I wake early and not tired. I get up and am ready in time to try a bit of grafting on the cardigan. It is messy so I undo it and knit a couple of rows of something. I practice holding the needles in a more elegant fashion and it is easier to knit when I get the hang of it. I wash the dishes and go to work. I walk to the shop for a roll at lunch time. I buy half a wrap in the afternoon from the cafe. I am still hungry and want to go home.
I wake with the dog walker and the dog but go back to sleep again easily until the alarm wakes me at 7am. I have cereal for breakfast and go straight to a course when I arrive for work. There are fourteen trainees - four women and ten men. I notice at least eight of the men are wearing wedding rings and one of the women. I also got quite a bit out of the course, I think. It is good to meet people from all around the country who do a similar job. Lunch was provided and it was excellent.
I woke to a red dawn, along with the rest of Sydney. I heard last night about the dust storm on the way, and so when I woke up and saw the red glow through the curtain I knew what it was. I opened the curtains and breathed in the dust and unlike most people I have spoken to today, didn't think it was the end of the world. Last night was very hot and the rain started when I was walking home and I got soaked.

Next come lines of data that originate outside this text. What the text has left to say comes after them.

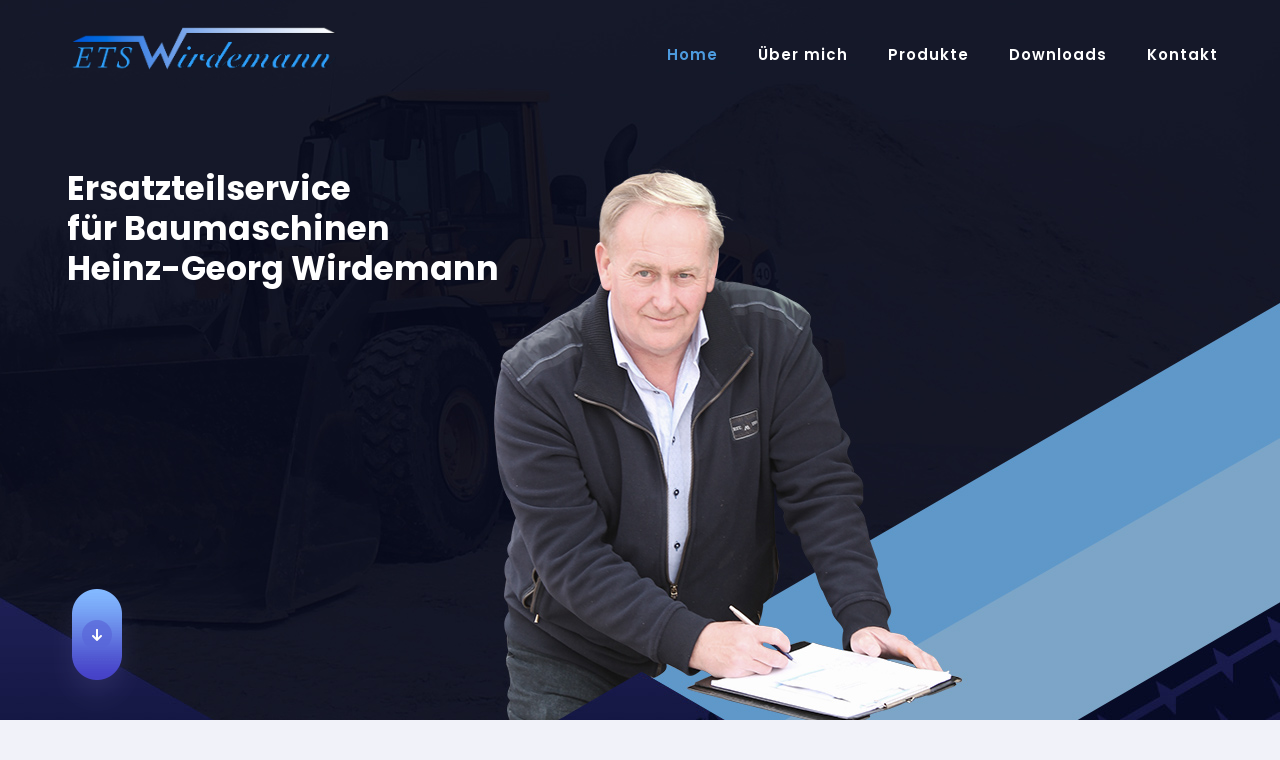

--- FILE ---
content_type: text/css; charset=utf-8
request_url: https://ets-wirdemann.de/wp-content/cache/autoptimize/autoptimize_single_58e3d54b0f41e6358e5791b9e470f434.php?ver=1768818116
body_size: 93
content:
.mcb-section .mcb-wrap .mcb-item-cf7685b2a .blog_slider_ul li .item_wrapper .image_frame{border-style:none}.mcb-section .mcb-wrap .mcb-item-cf7685b2a .blog_slider_ul li .desc h4 a{color:#fff}.mcb-section .mcb-wrap .mcb-item-cf7685b2a .blog_slider .button{color:#fff}.mcb-section .mcb-wrap .mcb-item-cf7685b2a .blog_slider .blog_slider_header .button,.mcb-section .mcb-wrap .mcb-item-cf7685b2a .blog_slider .blog_slider_header .button i{color:#fff}.mcb-section .mcb-wrap .mcb-item-cf7685b2a .blog_slider_ul li .date_label{color:#000}.mcb-section .mcb-wrap .mcb-item-cf7685b2a .mcb-column-inner-cf7685b2a{height:350px}.mcb-section .mcb-wrap .mcb-item-cf7685b2a .blog_slider_header .title{color:#fff}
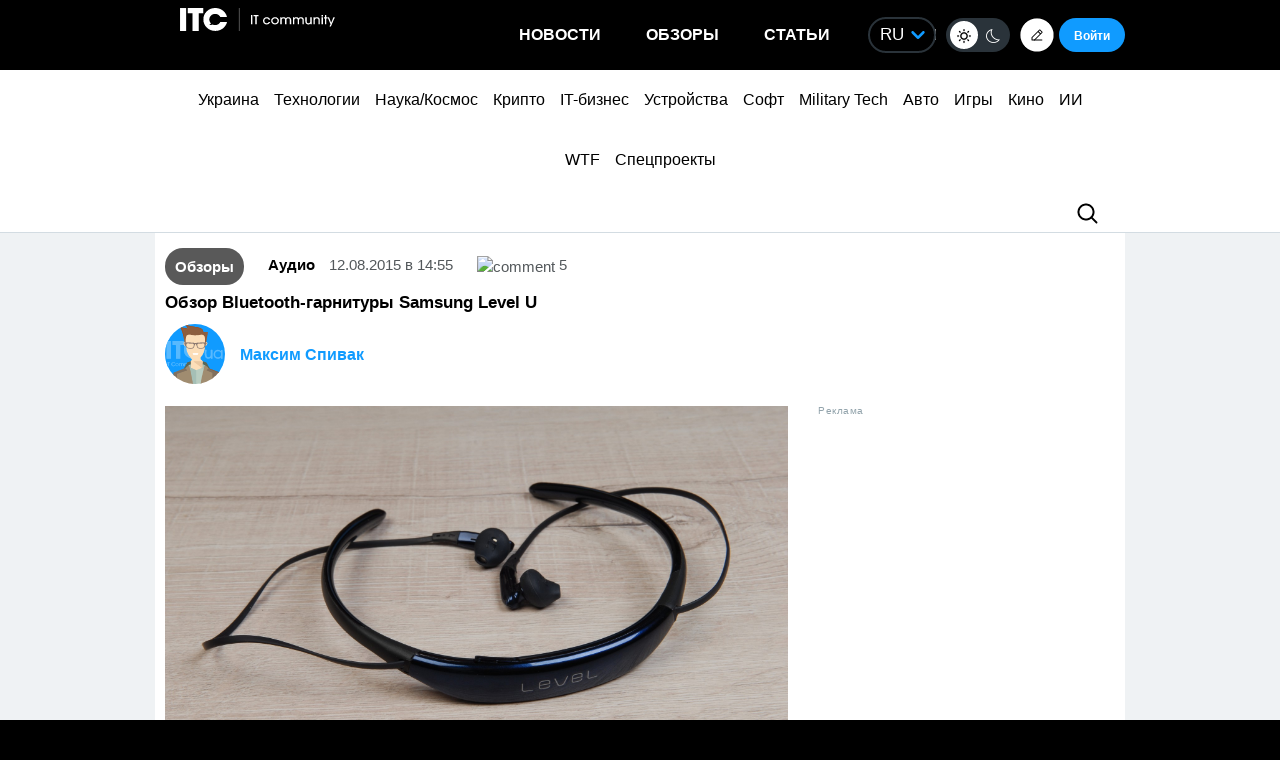

--- FILE ---
content_type: text/html; charset=utf-8
request_url: https://www.google.com/recaptcha/api2/aframe
body_size: 267
content:
<!DOCTYPE HTML><html><head><meta http-equiv="content-type" content="text/html; charset=UTF-8"></head><body><script nonce="XM-flR9mHqY1UYaCnIGnMg">/** Anti-fraud and anti-abuse applications only. See google.com/recaptcha */ try{var clients={'sodar':'https://pagead2.googlesyndication.com/pagead/sodar?'};window.addEventListener("message",function(a){try{if(a.source===window.parent){var b=JSON.parse(a.data);var c=clients[b['id']];if(c){var d=document.createElement('img');d.src=c+b['params']+'&rc='+(localStorage.getItem("rc::a")?sessionStorage.getItem("rc::b"):"");window.document.body.appendChild(d);sessionStorage.setItem("rc::e",parseInt(sessionStorage.getItem("rc::e")||0)+1);localStorage.setItem("rc::h",'1768791780875');}}}catch(b){}});window.parent.postMessage("_grecaptcha_ready", "*");}catch(b){}</script></body></html>

--- FILE ---
content_type: application/javascript; charset=UTF-8
request_url: https://itcua.disqus.com/count-data.js?1=221028%20https%3A%2F%2Fitc.ua%2F%3Fp%3D221028&1=4100295%20https%3A%2F%2Fitc.ua%2F%3Fp%3D4100295&1=4104789%20https%3A%2F%2Fitc.ua%2F%3Fp%3D4104789&1=4106000%20https%3A%2F%2Fitc.ua%2F%3Fp%3D4106000&1=4116066%20https%3A%2F%2Fitc.ua%2F%3Fp%3D4116066&1=4119468%20https%3A%2F%2Fitc.ua%2F%3Fp%3D4119468&1=4122443%20https%3A%2F%2Fitc.ua%2F%3Fp%3D4122443&1=4124865%20https%3A%2F%2Fitc.ua%2F%3Fp%3D4124865&1=4147489%20https%3A%2F%2Fitc.ua%2F%3Fp%3D4147489&1=4148000%20https%3A%2F%2Fitc.ua%2F%3Fp%3D4148000
body_size: 369
content:
var DISQUSWIDGETS;

if (typeof DISQUSWIDGETS != 'undefined') {
    DISQUSWIDGETS.displayCount({"text":{"and":"\u0442\u0430","comments":{"zero":"0","multiple":"{num}","one":"1"}},"counts":[{"id":"4147489 https:\/\/itc.ua\/?p=4147489","comments":22},{"id":"4148000 https:\/\/itc.ua\/?p=4148000","comments":1},{"id":"221028 https:\/\/itc.ua\/?p=221028","comments":5}]});
}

Cool winds followed bringing in the dust. It has all cleared away now.
I buy a salad roll and sushi roll on the way in to work to have for lunch. I was very bad last night and had KFC and a beer, and I must admit some wine. Wednesday is my letting go day. I tackle one of the big tasks on my to-do list and finish it by lunch time. This afternoon I do the little things that I normally do in the morning, and that normally prevent me starting anything big. I broke one of the new knitting needles yesterday which broke the knitting spell and now it's griddlers.
It is dark outside. I don't see much daylight during the week, except today. I had a long lunch and one large beer and one small beer. I went to the library on the way back and so will not have to buy either of the books for my next book clubs. I continue to increase my popularity, or perhaps I mean the opposite. It is time to go home but there is a lot more I want to finish before I go. I cleaned out the fridge today. There was a lot of off food in there. Better go.

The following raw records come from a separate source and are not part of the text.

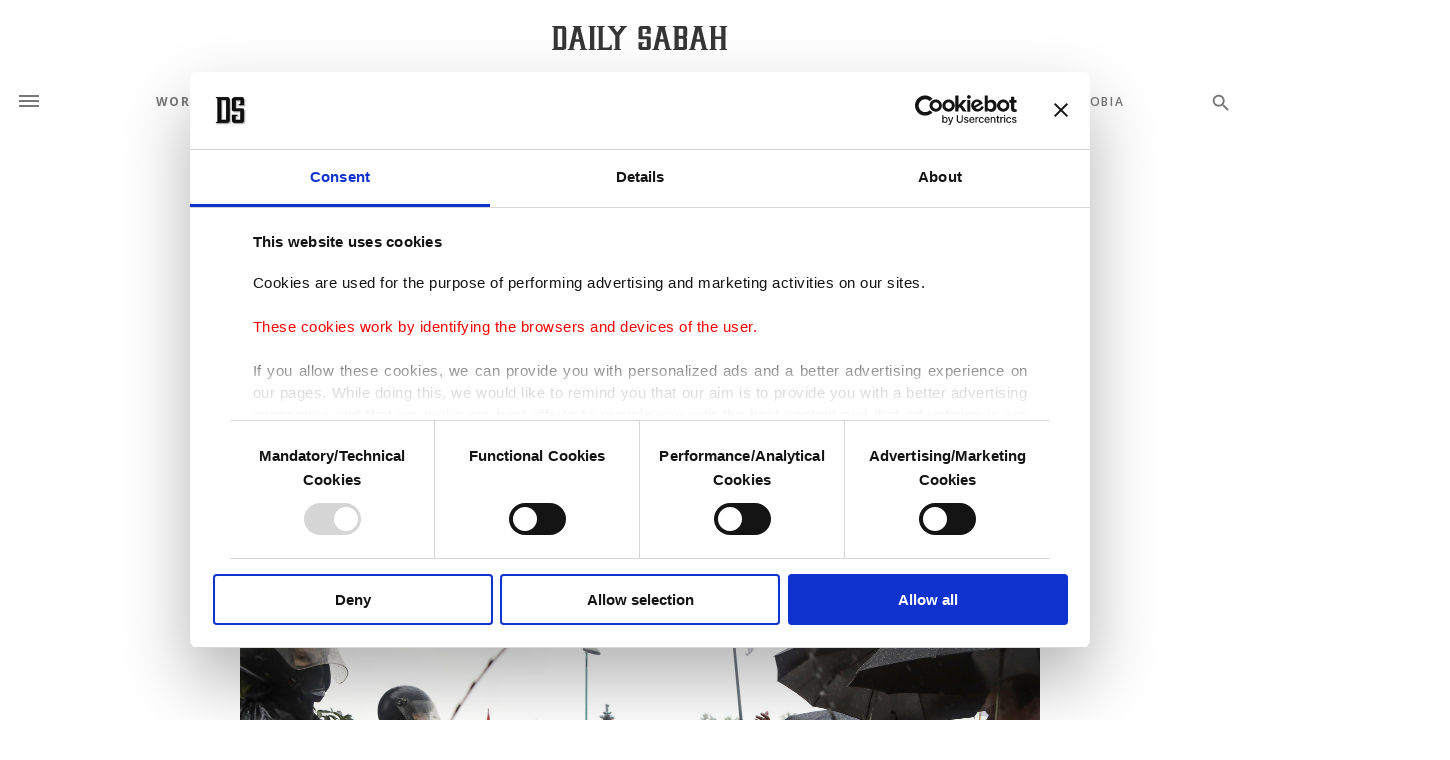

--- FILE ---
content_type: text/html; charset=UTF-8
request_url: https://www.dailysabah.com/article_count/1013475
body_size: -84
content:
Article Id: 1013475- Visit_count: 6</br>counter_mod: 10<br> mod: 6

It is cold today. Cold and windy. Cold and windy and dusty. Dusty from the dust storm and there was another little one this morning, but it cleared very early. I went home and relaxed around the place, planning to do all the work tomorrow. Andy and I walked the dog as usual and I cooked mulligatawny for tea and dropped Nick at a friend's. We watched TV and I let the cat stay in because he is losing lots of fur in patches and I thought he might be a bit sick. Perhaps the dust storms caused him stress.
It is even colder and windier today. I do some house work inside and do a lot of washing but don't do the yard. Pieter is inside again. He walks on the computer keyboard and shuts down the computer with a few elegant steps. I wear my winter coat and beanie to walk Mellow. I pick up Nick later and he orders pizza for tea. I fold the clothes and watch TV and knit. Andy phones and is doing his tax. I haven't done mine yet. I usually have it done before the end of July. Pieter sleeps outside tonight.

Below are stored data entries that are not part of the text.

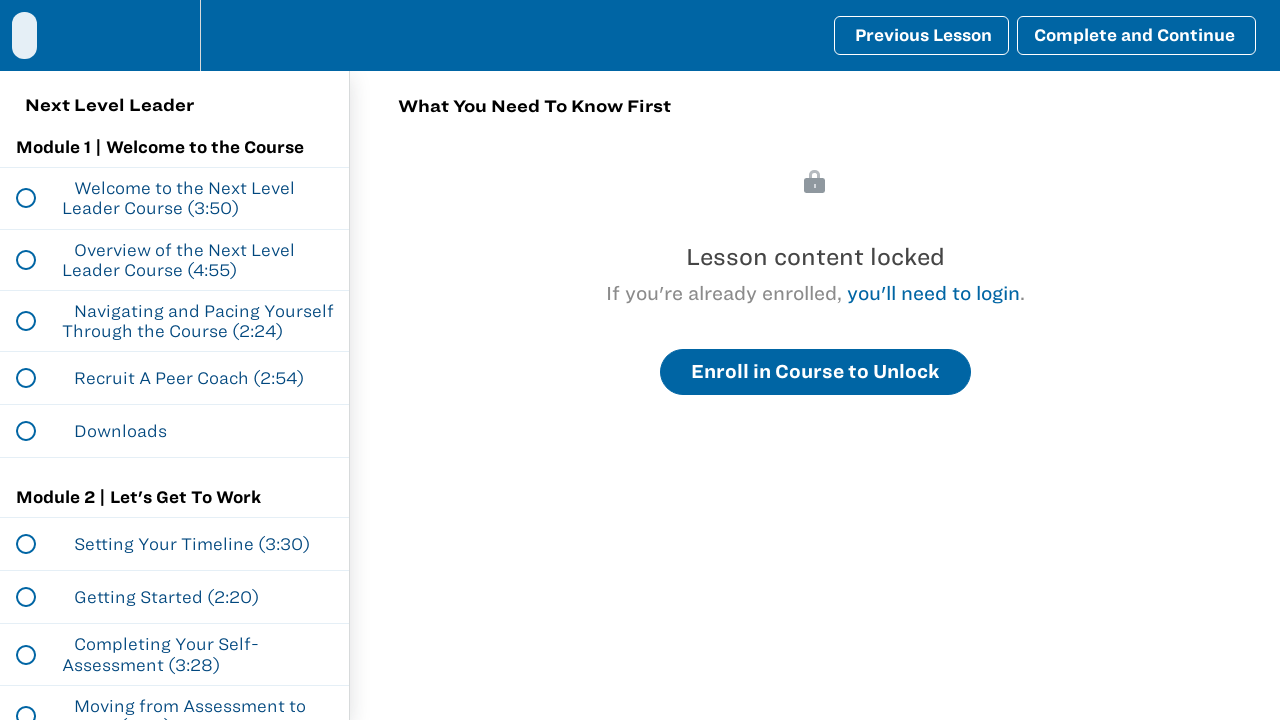

--- FILE ---
content_type: text/css
request_url: https://cloud.typography.com/7361652/6482412/css/fonts.css
body_size: 176063
content:
											  	 	
/*
	Copyright (C) 2011-2020 Hoefler & Co.
	This software is the property of Hoefler & Co. (H&Co).
	Your right to access and use this software is subject to the
	applicable License Agreement, or Terms of Service, that exists
	between you and H&Co. If no such agreement exists, you may not
	access or use this software for any purpose.
	This software may only be hosted at the locations specified in
	the applicable License Agreement or Terms of Service, and only
	for the purposes expressly set forth therein. You may not copy,
	modify, convert, create derivative works from or distribute this
	software in any way, or make it accessible to any third party,
	without first obtaining the written permission of H&Co.
	For more information, please visit us at http://typography.com.
	154776-138732-20201004
*/

@font-face{ font-family: "Ringside Wide SSm A"; src: url([data-uri]); font-weight:400; font-style:normal; } @font-face{ font-family: "Ringside Wide SSm B"; src: url([data-uri]); font-weight:400; font-style:normal; } @font-face{ font-family: "Ringside Wide SSm A"; src: url([data-uri]); font-weight:400; font-style:italic; } @font-face{ font-family: "Ringside Wide SSm B"; src: url([data-uri]); font-weight:400; font-style:italic; } @font-face{ font-family: "Ringside Wide SSm A"; src: url([data-uri]); font-weight:700; font-style:normal; } @font-face{ font-family: "Ringside Wide SSm B"; src: url([data-uri]); font-weight:700; font-style:normal; } @font-face{ font-family: "Ringside Wide SSm A"; src: url([data-uri]); font-weight:700; font-style:italic; } @font-face{ font-family: "Ringside Wide SSm B"; src: url([data-uri]); font-weight:700; font-style:italic; } @font-face{ font-family: "Ringside Regular SSm A"; src: url([data-uri]); font-weight:300; font-style:normal; } @font-face{ font-family: "Ringside Regular SSm B"; src: url([data-uri]); font-weight:300; font-style:normal; } @font-face{ font-family: "Ringside Regular SSm A"; src: url([data-uri]); font-weight:400; font-style:normal; } @font-face{ font-family: "Ringside Regular SSm B"; src: url([data-uri]); font-weight:400; font-style:normal; } @font-face{ font-family: "Ringside Regular SSm A"; src: url([data-uri]); font-weight:400; font-style:italic; } @font-face{ font-family: "Ringside Regular SSm B"; src: url([data-uri]); font-weight:400; font-style:italic; } @font-face{ font-family: "Ringside Regular SSm A"; src: url([data-uri]); font-weight:700; font-style:normal; } @font-face{ font-family: "Ringside Regular SSm B"; src: url([data-uri]); font-weight:700; font-style:normal; } @font-face{ font-family: "Ringside Regular SSm A"; src: url([data-uri]); font-weight:700; font-style:italic; } @font-face{ font-family: "Ringside Regular SSm B"; src: url([data-uri]); font-weight:700; font-style:italic; }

I catch an elevator with someone who hates me. It is pretty weird that she is like that and I have no idea what I have done to her. She doesn't speak to me even though we go out the same door to get to the lift and get out at the same floor and go to the same place. Strange. She's a freak anyway and I am so glad I am not her. A snooty bitch. I should be kinder to her because I believe she is under the gun a lot here, possibly at least once a fortnight.
I feel like I am wearing a nappy. I'll be going home soon. I avoided bitch-woman today. She gave me a bitchy bitch of a look as she swanned past. I think she had some work to do and that is always a bit hard. My family have some heavy-duty emails flying because one of us is wondering what has happened to our inheritance. As the eldest I feel I should follow up, so I've made a phone call (never easy for me) and left a message. I have been working so hard today I have a headache.
I went on a shoot today (The Mikado!) and things got stuffed up back at the office due to my neglect. I had a massive headache coming and going all day. Nick bought a case of James Squire Sundown, a lovely beer. I had a two-hour phone conversation with my dad. I told him about my man after almost a year. I though it about time. Many strange and disturbing emails among the family over the last couple of days. An hilarious series of SMSs from my brother in an attempt to show we are all a bit strange.